I want to have a good husband one day. But I don’t need one.

I am fiercely independent and, while some see that as a weakness, I consider it one of my greatest strengths. I’m not looking for validation from anyone, I’m not using anybody as a crutch to get to where I want to go or to get the things I want. If I want something, I get it myself. I’ve been called an “angry feminist” because of this on multiple occasions. Well, if being able to stand on my own two feet makes me angry, then so be it. 

I want to have a good husband, but I don’t want to need one.

To my future daughter:

I hope you have what I didn’t. Not because you need it, but because you deserve it. I want you to be surrounded with love as I was, but I want you to have your father’s arms, as well as mine, ready to wrap around you when you need a hug. I want you to learn how to be independent and stand up for yourself. I want you to be fierce. I want you to take on the world by storm, with or without a man (or woman) by your side. 

I want you to have a good husband (or wife!) someday, but I don’t want you to need one.

I want you to find your friends and cherish them. They are the people you call at 2am when you need to scream and cry. They are they people who will make you laugh so hard you pee your pants. They are the people you can trust no matter what. They love you because you are who you are. They are the family you get to choose. 

One last thing before I go:

I want to say thank you to all of my friends. You guys are always there when I need to cry or yell or vent no matter what. Sometimes a friend can offer you the support nobody else can, and I am grateful everyday for that bond I share with each and every one of you. I’m not going to name names, you know who you are. You all are one thing I do need.

• _Complete the following_:
• a. Can you retype the passage of the essay on independence starting with "I want you to find" and going on through "get to choose."?
• b. Which lines in the rows contain the word "does"? Pull out each of them and copy it.

• _Provided records_:
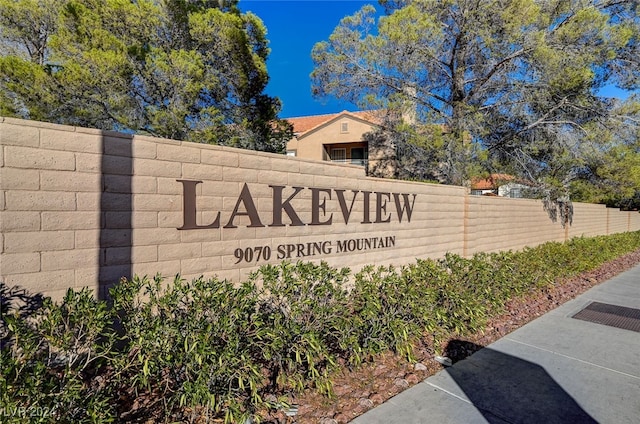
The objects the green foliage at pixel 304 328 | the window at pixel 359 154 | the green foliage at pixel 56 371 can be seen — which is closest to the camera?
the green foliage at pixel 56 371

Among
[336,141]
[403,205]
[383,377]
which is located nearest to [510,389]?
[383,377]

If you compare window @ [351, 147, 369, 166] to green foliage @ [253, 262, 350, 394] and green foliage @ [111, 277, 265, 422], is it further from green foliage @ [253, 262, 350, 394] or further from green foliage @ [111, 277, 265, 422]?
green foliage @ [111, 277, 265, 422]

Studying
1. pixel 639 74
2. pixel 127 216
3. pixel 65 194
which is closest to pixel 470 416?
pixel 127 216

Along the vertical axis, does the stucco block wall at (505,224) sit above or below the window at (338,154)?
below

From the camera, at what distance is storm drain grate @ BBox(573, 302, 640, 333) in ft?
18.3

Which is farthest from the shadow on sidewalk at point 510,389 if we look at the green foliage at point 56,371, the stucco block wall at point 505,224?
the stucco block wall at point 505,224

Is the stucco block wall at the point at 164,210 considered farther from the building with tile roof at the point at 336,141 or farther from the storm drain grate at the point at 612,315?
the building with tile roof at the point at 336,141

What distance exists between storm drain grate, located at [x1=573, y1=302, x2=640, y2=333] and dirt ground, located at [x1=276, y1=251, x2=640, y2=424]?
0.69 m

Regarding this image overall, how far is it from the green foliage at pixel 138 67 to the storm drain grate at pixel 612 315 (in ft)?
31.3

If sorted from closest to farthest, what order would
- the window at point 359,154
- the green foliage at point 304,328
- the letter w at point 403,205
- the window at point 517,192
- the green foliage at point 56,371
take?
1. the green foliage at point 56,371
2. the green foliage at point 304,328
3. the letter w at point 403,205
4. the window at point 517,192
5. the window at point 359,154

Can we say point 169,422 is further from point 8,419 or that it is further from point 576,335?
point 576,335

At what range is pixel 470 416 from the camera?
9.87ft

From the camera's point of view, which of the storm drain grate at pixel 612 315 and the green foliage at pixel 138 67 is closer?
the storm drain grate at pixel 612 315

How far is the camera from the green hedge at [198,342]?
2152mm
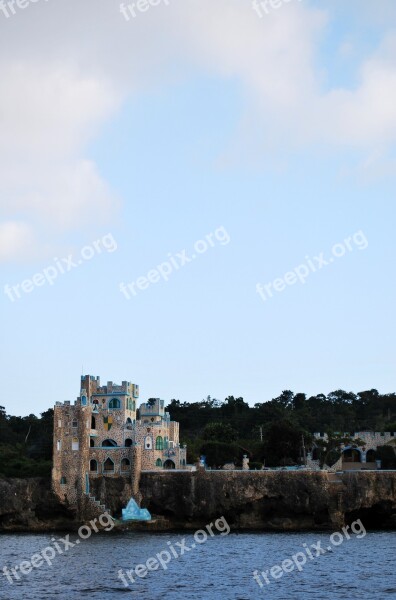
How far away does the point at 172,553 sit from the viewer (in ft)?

• _Results_:
• a.
I want you to find your friends and cherish them. They are the people you call at 2am when you need to scream and cry. They are they people who will make you laugh so hard you pee your pants. They are the people you can trust no matter what. They love you because you are who you are. They are the family you get to choose.

• b.
Along the vertical axis, does the stucco block wall at (505,224) sit above or below the window at (338,154)?
How far away does the point at 172,553 sit from the viewer (in ft)?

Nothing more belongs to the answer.